Strong V8 engine. Six-speed manual transmission and clutch are easy to shift, and the pedal placement makes for easy to heel-and-toe downshifting.
Steering and handling are well-balanced. Our SS model wears 20-inch summer performance tires, so it sticks well in corners and stops confidently in a short distance.
The Camaro SS rides acceptably most of the time, though the large wheels and tries can clomp about on rough pavement.
It comes down to this: the Camaro SS makes a lot of engine noise, most of the time. If you like hearing your powerful V8 engine, it's great. If you want peace and quiet, look elsewhere.

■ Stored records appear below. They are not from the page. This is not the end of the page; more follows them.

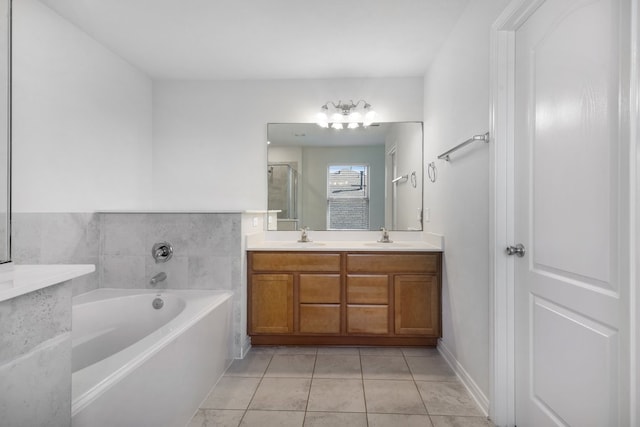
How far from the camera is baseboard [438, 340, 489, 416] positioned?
176 cm

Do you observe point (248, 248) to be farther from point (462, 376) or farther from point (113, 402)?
point (462, 376)

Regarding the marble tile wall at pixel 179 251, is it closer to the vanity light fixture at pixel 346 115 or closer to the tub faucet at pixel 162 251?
the tub faucet at pixel 162 251

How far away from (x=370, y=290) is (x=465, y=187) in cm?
109

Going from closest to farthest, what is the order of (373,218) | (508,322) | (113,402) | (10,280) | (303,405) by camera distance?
(10,280) < (113,402) < (508,322) < (303,405) < (373,218)

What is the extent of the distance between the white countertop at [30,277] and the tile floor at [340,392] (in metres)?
1.26

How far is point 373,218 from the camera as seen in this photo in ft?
10.3

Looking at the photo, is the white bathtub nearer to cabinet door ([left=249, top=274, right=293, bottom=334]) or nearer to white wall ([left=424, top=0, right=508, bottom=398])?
cabinet door ([left=249, top=274, right=293, bottom=334])

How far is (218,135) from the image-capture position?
3168 millimetres

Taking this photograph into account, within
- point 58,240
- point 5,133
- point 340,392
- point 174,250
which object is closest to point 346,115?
point 174,250

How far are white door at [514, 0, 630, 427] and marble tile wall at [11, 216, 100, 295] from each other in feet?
8.98

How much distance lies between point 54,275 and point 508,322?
6.04ft

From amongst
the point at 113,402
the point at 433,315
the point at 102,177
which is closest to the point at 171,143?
the point at 102,177

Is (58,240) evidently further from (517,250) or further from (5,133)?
(517,250)

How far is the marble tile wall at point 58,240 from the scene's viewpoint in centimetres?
188
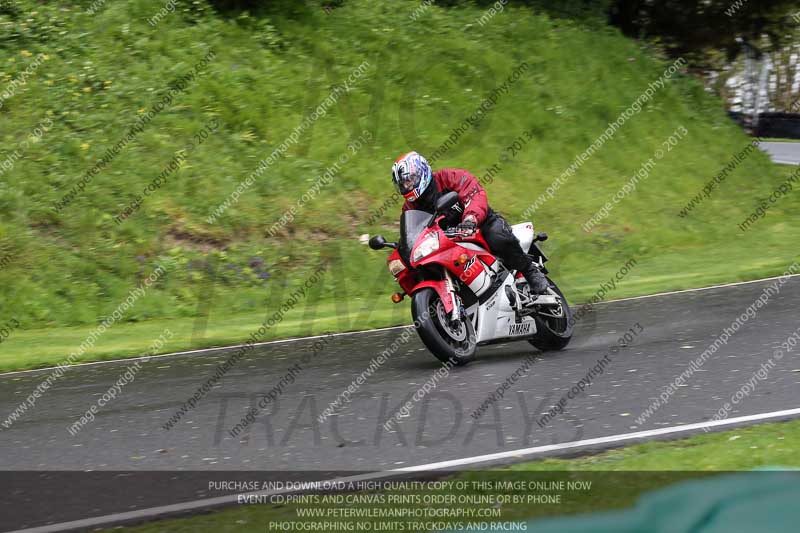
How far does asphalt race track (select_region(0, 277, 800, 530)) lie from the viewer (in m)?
6.96

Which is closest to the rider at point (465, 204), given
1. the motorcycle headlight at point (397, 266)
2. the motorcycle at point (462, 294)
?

The controls start out well by being in the right position, within easy reach. But the stylists screwed many of them up by adding too much retro. These include the speedo and tach, the HVAC controls and that cluster of too-low secondary gauges.

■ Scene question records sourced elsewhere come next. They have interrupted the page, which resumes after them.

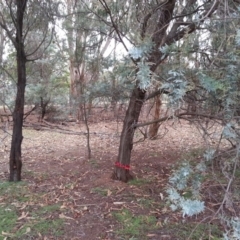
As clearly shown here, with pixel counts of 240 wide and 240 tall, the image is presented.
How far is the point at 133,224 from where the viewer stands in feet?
8.18

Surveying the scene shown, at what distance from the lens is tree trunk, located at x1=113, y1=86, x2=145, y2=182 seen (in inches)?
128

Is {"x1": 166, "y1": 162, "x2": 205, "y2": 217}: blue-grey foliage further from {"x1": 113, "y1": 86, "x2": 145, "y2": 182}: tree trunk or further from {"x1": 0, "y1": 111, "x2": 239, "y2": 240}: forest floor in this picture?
{"x1": 113, "y1": 86, "x2": 145, "y2": 182}: tree trunk

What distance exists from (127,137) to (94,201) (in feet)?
2.73

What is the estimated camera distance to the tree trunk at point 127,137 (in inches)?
128

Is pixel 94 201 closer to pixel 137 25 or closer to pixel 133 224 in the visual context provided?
pixel 133 224

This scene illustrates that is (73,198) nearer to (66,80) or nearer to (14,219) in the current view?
(14,219)

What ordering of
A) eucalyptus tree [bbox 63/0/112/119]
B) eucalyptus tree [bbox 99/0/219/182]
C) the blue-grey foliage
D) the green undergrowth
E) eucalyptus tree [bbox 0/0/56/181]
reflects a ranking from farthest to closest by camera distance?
eucalyptus tree [bbox 63/0/112/119]
eucalyptus tree [bbox 0/0/56/181]
eucalyptus tree [bbox 99/0/219/182]
the green undergrowth
the blue-grey foliage

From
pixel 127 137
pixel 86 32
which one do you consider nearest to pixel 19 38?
pixel 86 32

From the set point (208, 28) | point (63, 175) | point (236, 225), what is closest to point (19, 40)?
point (63, 175)

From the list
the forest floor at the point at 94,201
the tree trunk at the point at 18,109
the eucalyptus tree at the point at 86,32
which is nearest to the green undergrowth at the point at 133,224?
the forest floor at the point at 94,201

High rear haunches and small glass area make it hard to see out the back, and the rear three-quarter blind spots are big. Things are not helped by the small, oddly-shaped mirrors and the lack of a back-up camera.
Seat Access & Space
A low roofline means you have to stoop down to get in, but once inside there's plenty of front-seat legroom. The rear seat is very tight and the front seats don't automatically slide forward to provide access. Other coupes do this better.
Cargo & Storage
While the trunk isn't exactly small, the trunk opening is tiny and slotlike. It's hard to make use of what the Camaro has. Inside, there are few storage bins of any size, and the shallow cupholders are best left empty when shifting.
Good paint and exterior gaps, but the interior materials tend to feel a bit too plasticky and the overall feel (beyond the retro styling) is very simple and monochromatic.